## PROBLEM TO SOLVE
Reproduce the records starting at the line that contains "New Zealand, site AIV_CCAMA23." and running to the last line, exactly and in full.

## SUPPLIED MATERIAL

----

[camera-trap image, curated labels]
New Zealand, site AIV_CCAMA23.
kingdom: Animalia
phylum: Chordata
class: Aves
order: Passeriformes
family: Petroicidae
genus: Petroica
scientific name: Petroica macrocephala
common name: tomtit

----

## WORKED SOLUTION
New Zealand, site AIV_CCAMA23.
kingdom: Animalia
phylum: Chordata
class: Aves
order: Passeriformes
family: Petroicidae
genus: Petroica
scientific name: Petroica macrocephala
common name: tomtit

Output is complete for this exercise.